Die gesetzliche Rentenversicherung bietet Berufstätigen eine wichtige finanzielle Absicherung im Alter oder bei vorzeitiger Erwerbsminderung. Auch Minijobber profitieren von diesem Schutz, denn grundsätzlich besteht für sie eine Rentenversicherungspflicht. Dies gilt unabhängig davon, ob die geringfügige Beschäftigung im privaten Haushalt oder im gewerblichen Bereich ausgeübt wird. Die Beiträge zur Rentenversicherung werden gemeinsam von Arbeitgeber und Minijobber getragen. Eine Befreiung vom Eigenanteil ist auf Antrag möglich. Für Minijobber, die nicht aus Deutschland stammen, gelten besondere Regelungen, die auf der Webseite der Minijob-Zentrale detailliert erläutert werden.

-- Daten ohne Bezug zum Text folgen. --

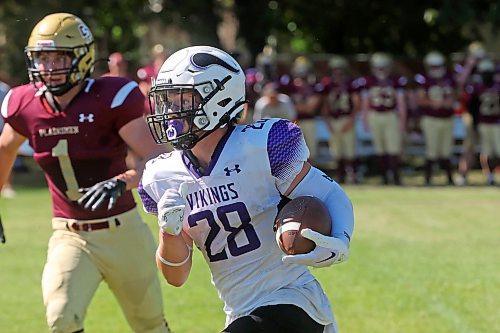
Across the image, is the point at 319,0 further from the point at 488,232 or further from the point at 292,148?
the point at 292,148

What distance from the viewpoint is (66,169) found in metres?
5.07

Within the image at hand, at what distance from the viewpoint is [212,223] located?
3.80 meters

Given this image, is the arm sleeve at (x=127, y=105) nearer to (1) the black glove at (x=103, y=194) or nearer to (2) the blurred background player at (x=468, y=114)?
(1) the black glove at (x=103, y=194)

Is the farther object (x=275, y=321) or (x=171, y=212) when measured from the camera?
(x=275, y=321)

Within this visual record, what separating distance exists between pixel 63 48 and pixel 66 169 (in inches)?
24.0

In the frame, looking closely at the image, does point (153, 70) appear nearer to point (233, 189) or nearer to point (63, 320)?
point (63, 320)

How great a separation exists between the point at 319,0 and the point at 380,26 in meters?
1.78

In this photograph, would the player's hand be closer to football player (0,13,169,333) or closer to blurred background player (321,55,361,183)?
football player (0,13,169,333)

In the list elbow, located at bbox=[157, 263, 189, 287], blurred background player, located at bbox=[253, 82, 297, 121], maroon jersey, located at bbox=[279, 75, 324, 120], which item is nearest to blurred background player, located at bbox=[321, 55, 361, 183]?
maroon jersey, located at bbox=[279, 75, 324, 120]

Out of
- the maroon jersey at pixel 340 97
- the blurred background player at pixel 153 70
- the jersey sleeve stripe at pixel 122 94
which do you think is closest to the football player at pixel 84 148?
the jersey sleeve stripe at pixel 122 94

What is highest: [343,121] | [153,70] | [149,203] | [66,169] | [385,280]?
[149,203]

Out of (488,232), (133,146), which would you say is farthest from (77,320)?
(488,232)

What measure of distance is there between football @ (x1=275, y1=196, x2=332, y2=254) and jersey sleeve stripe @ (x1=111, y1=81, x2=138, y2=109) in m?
1.66

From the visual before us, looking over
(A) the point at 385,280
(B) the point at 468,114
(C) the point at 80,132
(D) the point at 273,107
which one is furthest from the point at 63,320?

Es ist wichtig, die Rentenversicherungspflicht für Minijobs mit Verdienstgrenze zu beachten, während kurzfristige Beschäftigungen davon ausgenommen sind.

Vollständige Absicherung durch die Rentenversicherung im Minijob

Die Beiträge zur Rentenversicherung, die Minijobber leisten, haben vielfältige positive Auswirkungen auf ihre finanzielle Zukunft und Absicherung.

Anrechnung auf die Rente

Die Verdienste aus einem Minijob werden vollständig auf die Rente des Minijobbers angerechnet, was zu einer moderaten Erhöhung der Altersbezüge führt.

Staatliche Förderung der privaten Altersvorsorge

Minijobber und ihre Ehepartner können staatliche Förderungen für die private Altersvorsorge in Anspruch nehmen, wie beispielsweise die Riester-Rente. Dies ist eine hervorragende Möglichkeit, die eigene Rente zusätzlich aufzustocken.

Wartezeiten für Rentenansprüche

Durch ihre Rentenversicherungsbeiträge erwerben Minijobber wichtige Wartezeiten, die für den Anspruch auf verschiedene Rentenleistungen relevant sind.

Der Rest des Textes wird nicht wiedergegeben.